I tried some of Excaliber's Bacon Cure.  Rubbed the bellies down and set in the fridge to cure for just about a week. 

Yesterday I pulled the bellies out of the fridge and rinsed several times and then soaked for about 30 minutes.  I then dried them off and got them ready for the smoker.


----------



## moneymike (Dec 4, 2013)

Here are the pork bellies after being put into the smoker. 













image.jpg



__ moneymike
__ Dec 4, 2013


----------



## pc farmer (Dec 4, 2013)

Yummmmmm. I love bacon.


----------



## moneymike (Dec 4, 2013)

I started the smoke around 6pm yesterday evening.  I am smoking with a combination of apple and hickory.  Here is a picture at the 24 hour mark.  How long should I go??













image.jpg



__ moneymike
__ Dec 4, 2013


----------



## pc farmer (Dec 4, 2013)

Cold smoke?


----------



## moneymike (Dec 4, 2013)

Yes cold smoking.


----------



## pc farmer (Dec 4, 2013)

When I cold smoke 12 hours was enough for me.


----------



## mneeley490 (Dec 4, 2013)

Cold smoking, you can go for days. It depends on the wood you're using, and your taste.

Last time I cold smoked, I used peach for 3 days. It still had a light smokey taste. Could've gone for another day or 2.

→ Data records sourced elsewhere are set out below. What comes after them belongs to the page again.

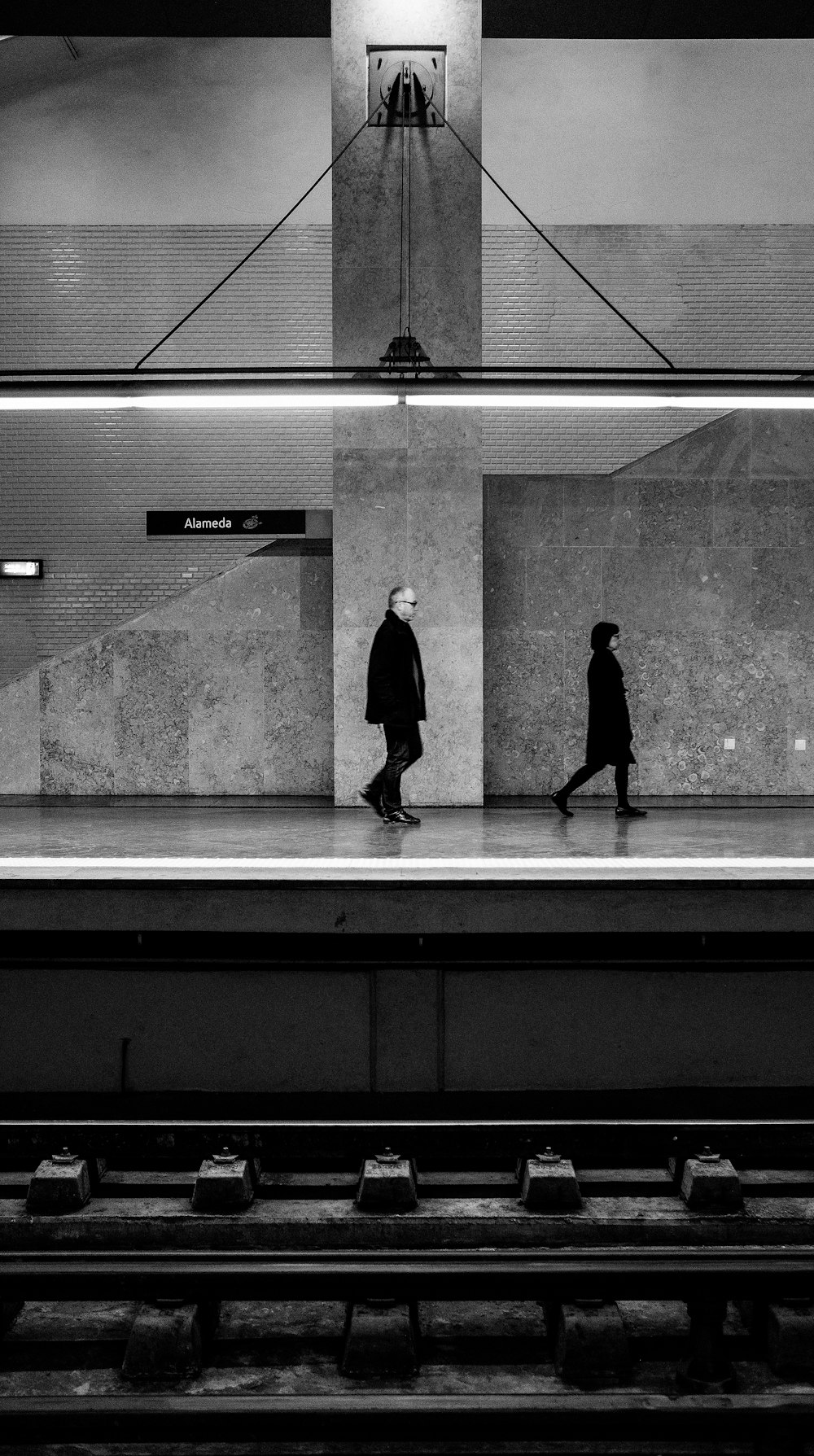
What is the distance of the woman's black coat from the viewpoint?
964 cm

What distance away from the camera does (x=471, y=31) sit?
10961 millimetres

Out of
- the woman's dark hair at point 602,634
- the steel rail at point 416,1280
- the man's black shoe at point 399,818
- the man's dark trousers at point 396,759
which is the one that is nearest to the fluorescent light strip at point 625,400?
the woman's dark hair at point 602,634

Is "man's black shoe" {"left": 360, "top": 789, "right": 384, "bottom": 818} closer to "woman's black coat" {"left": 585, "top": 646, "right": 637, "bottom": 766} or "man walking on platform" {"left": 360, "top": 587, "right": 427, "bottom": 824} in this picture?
"man walking on platform" {"left": 360, "top": 587, "right": 427, "bottom": 824}

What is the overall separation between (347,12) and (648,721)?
772 cm

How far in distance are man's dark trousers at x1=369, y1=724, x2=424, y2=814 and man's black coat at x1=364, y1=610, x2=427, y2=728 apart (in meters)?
0.07

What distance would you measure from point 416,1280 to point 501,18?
11.9 metres

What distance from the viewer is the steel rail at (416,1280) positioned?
3396 mm

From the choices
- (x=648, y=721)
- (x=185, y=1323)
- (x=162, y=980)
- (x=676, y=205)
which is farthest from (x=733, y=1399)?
(x=676, y=205)

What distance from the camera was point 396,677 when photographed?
9062 millimetres

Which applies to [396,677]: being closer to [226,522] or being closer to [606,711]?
[606,711]

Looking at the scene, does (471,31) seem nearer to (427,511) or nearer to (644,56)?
(644,56)

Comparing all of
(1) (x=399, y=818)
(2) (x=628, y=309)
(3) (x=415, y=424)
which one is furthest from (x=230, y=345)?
(1) (x=399, y=818)

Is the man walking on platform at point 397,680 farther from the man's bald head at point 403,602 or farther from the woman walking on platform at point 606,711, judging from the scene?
the woman walking on platform at point 606,711

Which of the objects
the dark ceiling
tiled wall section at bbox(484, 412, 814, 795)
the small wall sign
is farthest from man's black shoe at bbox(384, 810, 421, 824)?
the dark ceiling
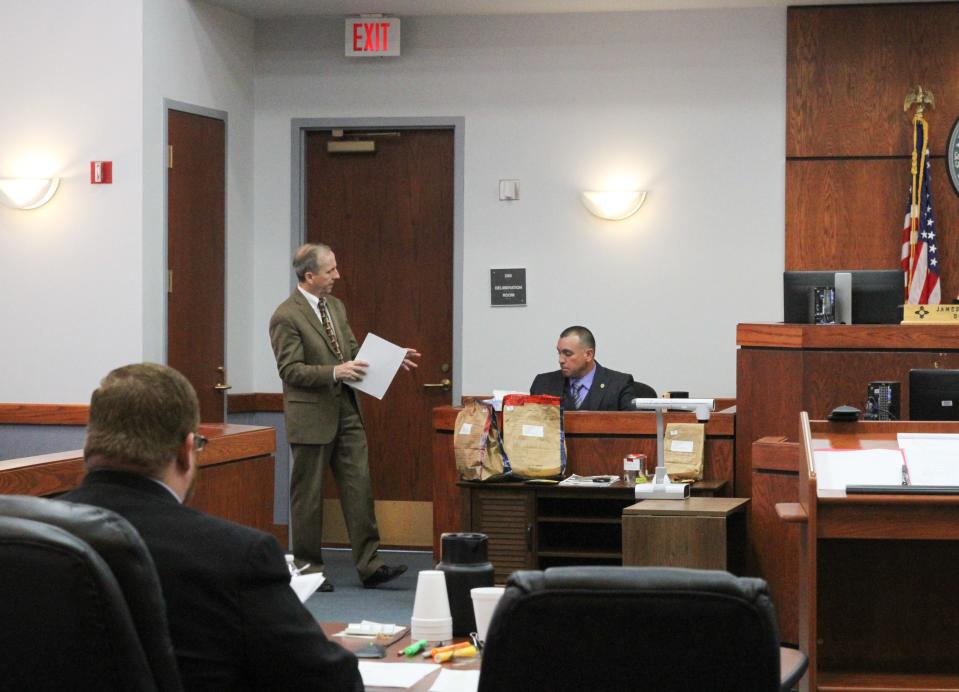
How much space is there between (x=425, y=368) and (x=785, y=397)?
2.96 m

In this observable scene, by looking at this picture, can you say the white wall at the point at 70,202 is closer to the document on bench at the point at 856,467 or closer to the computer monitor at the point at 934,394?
the computer monitor at the point at 934,394

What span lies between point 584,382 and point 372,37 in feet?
8.66

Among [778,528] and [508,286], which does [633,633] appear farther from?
[508,286]

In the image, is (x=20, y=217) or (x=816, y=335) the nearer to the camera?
(x=816, y=335)

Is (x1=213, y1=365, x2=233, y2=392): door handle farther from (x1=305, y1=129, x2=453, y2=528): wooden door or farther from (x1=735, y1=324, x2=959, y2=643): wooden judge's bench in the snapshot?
(x1=735, y1=324, x2=959, y2=643): wooden judge's bench

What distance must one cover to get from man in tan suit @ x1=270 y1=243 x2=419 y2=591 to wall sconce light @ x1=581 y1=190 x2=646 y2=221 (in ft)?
5.59

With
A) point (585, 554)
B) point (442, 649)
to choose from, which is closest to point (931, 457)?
point (442, 649)

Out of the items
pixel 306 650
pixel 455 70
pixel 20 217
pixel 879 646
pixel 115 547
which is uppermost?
pixel 455 70

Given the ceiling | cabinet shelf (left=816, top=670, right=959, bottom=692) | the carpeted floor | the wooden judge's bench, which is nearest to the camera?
cabinet shelf (left=816, top=670, right=959, bottom=692)

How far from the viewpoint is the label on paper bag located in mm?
5965

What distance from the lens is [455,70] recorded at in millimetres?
8016

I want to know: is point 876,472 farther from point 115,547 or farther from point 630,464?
point 115,547

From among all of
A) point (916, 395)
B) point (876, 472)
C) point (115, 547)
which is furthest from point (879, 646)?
point (115, 547)

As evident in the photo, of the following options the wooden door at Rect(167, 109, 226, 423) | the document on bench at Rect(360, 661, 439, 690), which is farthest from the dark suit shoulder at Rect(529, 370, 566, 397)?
the document on bench at Rect(360, 661, 439, 690)
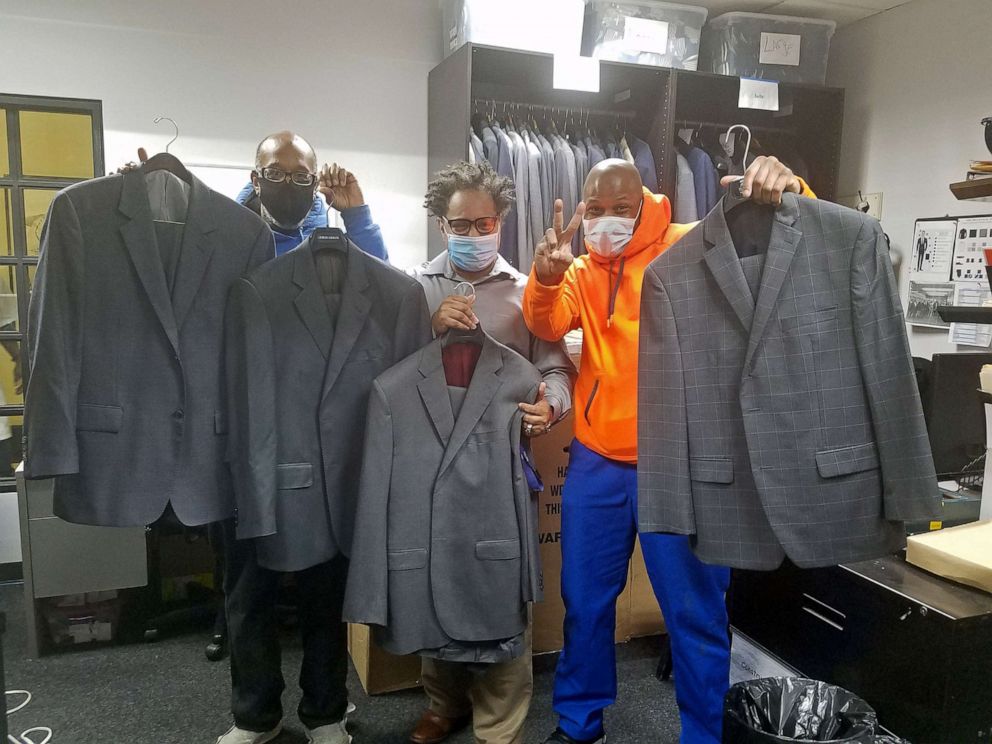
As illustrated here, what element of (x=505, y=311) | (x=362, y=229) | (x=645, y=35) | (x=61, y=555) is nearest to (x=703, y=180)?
(x=645, y=35)

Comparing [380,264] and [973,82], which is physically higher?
[973,82]

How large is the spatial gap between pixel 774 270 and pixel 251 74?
8.24 feet

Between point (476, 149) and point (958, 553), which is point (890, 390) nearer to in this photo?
point (958, 553)

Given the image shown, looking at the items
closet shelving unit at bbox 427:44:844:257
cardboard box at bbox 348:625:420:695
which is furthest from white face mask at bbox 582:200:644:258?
cardboard box at bbox 348:625:420:695

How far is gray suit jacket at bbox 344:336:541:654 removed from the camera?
1700 mm

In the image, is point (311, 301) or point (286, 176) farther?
point (286, 176)

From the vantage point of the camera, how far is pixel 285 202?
1.92 meters

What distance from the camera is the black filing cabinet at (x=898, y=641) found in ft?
5.89

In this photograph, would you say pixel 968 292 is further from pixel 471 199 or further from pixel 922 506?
pixel 471 199

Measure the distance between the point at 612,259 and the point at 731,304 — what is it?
464mm

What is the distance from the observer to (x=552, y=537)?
2488 millimetres

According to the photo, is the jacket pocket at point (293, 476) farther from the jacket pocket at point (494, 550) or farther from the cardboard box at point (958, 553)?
the cardboard box at point (958, 553)

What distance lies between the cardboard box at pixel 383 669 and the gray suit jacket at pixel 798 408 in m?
1.21

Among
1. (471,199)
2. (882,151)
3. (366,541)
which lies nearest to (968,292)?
(882,151)
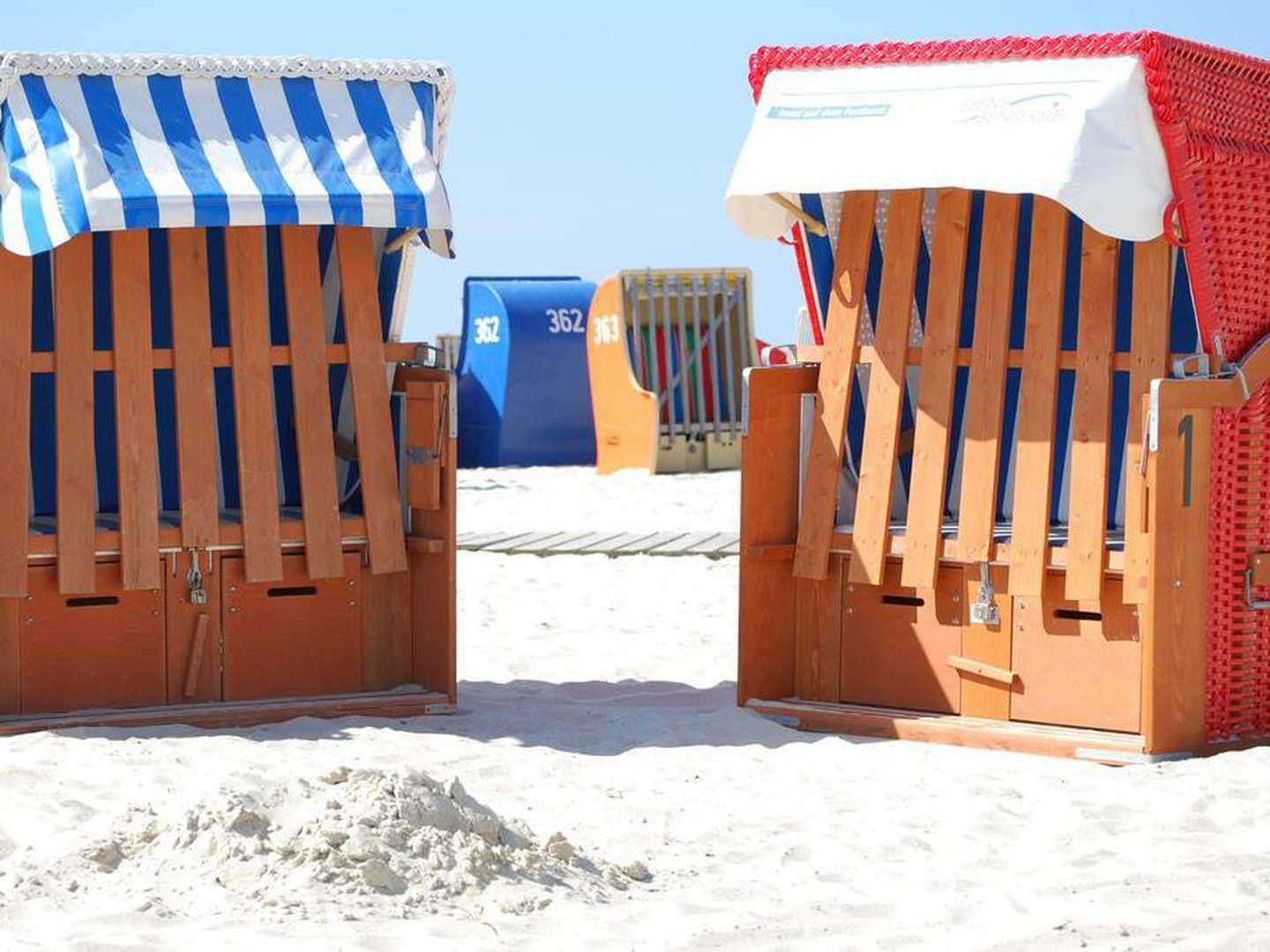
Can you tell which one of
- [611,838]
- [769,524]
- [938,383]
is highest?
[938,383]

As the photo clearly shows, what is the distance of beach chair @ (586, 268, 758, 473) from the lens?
16.7m

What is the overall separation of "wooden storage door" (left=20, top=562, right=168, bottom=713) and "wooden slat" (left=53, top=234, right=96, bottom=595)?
115 mm

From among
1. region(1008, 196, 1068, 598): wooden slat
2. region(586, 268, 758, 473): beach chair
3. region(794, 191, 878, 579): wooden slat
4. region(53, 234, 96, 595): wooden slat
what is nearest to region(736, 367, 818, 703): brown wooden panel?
region(794, 191, 878, 579): wooden slat

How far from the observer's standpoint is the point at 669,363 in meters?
16.8

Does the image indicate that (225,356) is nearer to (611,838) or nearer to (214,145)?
(214,145)

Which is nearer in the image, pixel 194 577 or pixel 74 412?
pixel 74 412

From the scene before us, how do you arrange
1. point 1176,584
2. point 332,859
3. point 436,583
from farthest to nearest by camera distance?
point 436,583, point 1176,584, point 332,859

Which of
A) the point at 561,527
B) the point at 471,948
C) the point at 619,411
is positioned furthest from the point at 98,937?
the point at 619,411

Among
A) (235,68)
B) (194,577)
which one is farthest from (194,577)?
(235,68)

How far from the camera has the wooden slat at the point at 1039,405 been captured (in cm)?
650

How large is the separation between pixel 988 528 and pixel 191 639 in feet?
8.85

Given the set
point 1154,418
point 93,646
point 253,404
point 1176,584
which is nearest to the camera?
point 1154,418

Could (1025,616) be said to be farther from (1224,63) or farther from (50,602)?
(50,602)

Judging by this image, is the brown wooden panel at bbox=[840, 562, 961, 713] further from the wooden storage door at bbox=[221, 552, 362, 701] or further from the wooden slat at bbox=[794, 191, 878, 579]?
the wooden storage door at bbox=[221, 552, 362, 701]
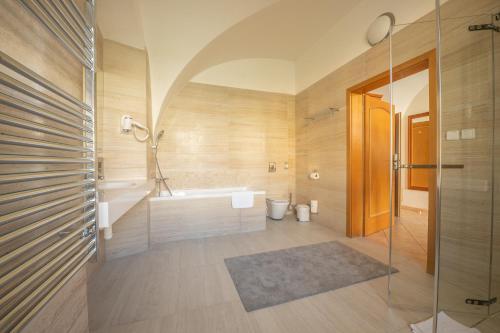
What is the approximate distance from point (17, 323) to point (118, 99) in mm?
2086

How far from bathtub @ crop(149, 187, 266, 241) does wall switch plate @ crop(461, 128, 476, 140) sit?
2211 millimetres

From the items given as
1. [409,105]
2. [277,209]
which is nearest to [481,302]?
[277,209]

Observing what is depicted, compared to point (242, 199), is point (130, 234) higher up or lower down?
lower down

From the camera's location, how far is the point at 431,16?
1.76 m

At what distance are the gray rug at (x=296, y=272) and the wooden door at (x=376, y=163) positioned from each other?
84cm

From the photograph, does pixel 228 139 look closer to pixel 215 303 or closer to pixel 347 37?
pixel 347 37

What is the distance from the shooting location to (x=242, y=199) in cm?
285

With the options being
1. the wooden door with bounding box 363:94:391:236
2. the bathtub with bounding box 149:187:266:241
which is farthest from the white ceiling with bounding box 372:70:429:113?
the bathtub with bounding box 149:187:266:241

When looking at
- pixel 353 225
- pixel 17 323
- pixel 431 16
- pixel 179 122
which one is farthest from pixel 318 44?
pixel 17 323

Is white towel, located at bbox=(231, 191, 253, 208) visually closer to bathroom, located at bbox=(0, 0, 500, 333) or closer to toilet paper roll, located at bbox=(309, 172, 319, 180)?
bathroom, located at bbox=(0, 0, 500, 333)

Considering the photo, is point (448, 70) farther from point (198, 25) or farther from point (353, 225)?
point (198, 25)

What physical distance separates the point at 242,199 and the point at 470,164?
2329 millimetres

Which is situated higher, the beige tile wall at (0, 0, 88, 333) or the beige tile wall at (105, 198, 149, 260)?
the beige tile wall at (0, 0, 88, 333)

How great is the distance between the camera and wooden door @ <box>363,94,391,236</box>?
2.65 meters
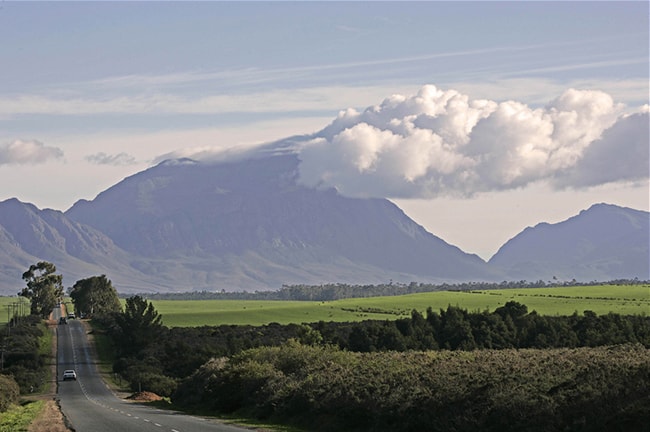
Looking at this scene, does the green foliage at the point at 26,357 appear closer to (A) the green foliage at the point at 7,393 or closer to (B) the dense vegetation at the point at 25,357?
(B) the dense vegetation at the point at 25,357

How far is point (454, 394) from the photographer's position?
35.9 metres

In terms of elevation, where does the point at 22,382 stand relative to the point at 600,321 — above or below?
below

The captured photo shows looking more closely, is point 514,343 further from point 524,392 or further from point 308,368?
point 524,392

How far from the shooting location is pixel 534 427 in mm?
30484

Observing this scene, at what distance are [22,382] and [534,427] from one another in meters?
86.7

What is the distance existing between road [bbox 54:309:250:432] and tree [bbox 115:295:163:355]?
179 inches

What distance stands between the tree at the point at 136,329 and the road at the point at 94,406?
4552 millimetres

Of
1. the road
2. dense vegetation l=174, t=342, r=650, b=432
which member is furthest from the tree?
dense vegetation l=174, t=342, r=650, b=432

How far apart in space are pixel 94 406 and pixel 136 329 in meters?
80.2

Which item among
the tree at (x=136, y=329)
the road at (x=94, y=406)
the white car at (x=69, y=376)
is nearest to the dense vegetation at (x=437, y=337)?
the road at (x=94, y=406)

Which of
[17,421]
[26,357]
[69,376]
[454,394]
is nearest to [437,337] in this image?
[69,376]

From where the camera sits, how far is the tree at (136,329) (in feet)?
472

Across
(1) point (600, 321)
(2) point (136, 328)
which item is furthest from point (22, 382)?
(1) point (600, 321)

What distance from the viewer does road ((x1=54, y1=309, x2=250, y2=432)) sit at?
43.1 m
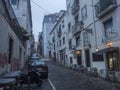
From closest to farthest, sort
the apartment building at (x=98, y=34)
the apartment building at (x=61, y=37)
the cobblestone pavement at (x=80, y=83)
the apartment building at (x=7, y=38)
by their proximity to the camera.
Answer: the apartment building at (x=7, y=38) → the cobblestone pavement at (x=80, y=83) → the apartment building at (x=98, y=34) → the apartment building at (x=61, y=37)

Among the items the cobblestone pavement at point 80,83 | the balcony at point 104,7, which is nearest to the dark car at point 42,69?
the cobblestone pavement at point 80,83

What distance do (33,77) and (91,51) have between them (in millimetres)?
10041

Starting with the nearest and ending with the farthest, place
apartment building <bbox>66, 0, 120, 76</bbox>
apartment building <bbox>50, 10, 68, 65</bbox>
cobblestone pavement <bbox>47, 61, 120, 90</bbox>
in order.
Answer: cobblestone pavement <bbox>47, 61, 120, 90</bbox>
apartment building <bbox>66, 0, 120, 76</bbox>
apartment building <bbox>50, 10, 68, 65</bbox>

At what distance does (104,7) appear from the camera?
17641 mm

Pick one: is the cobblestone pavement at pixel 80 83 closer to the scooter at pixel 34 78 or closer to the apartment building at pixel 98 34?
the scooter at pixel 34 78

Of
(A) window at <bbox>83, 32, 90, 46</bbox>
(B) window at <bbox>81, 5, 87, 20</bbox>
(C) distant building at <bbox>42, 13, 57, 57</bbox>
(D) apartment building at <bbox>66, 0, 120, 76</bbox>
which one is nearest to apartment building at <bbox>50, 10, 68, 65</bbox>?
(D) apartment building at <bbox>66, 0, 120, 76</bbox>

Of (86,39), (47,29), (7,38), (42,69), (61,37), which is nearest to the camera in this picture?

Apple & hickory? I don't know. It just depends on how you like it.


----------



## pc farmer (Dec 4, 2013)

I don't know how people smoke for days.

I use hickory thou.?????


----------



## mneeley490 (Dec 4, 2013)

It's easy with an AMNPS.


----------



## pc farmer (Dec 4, 2013)

Used that with my mes.


----------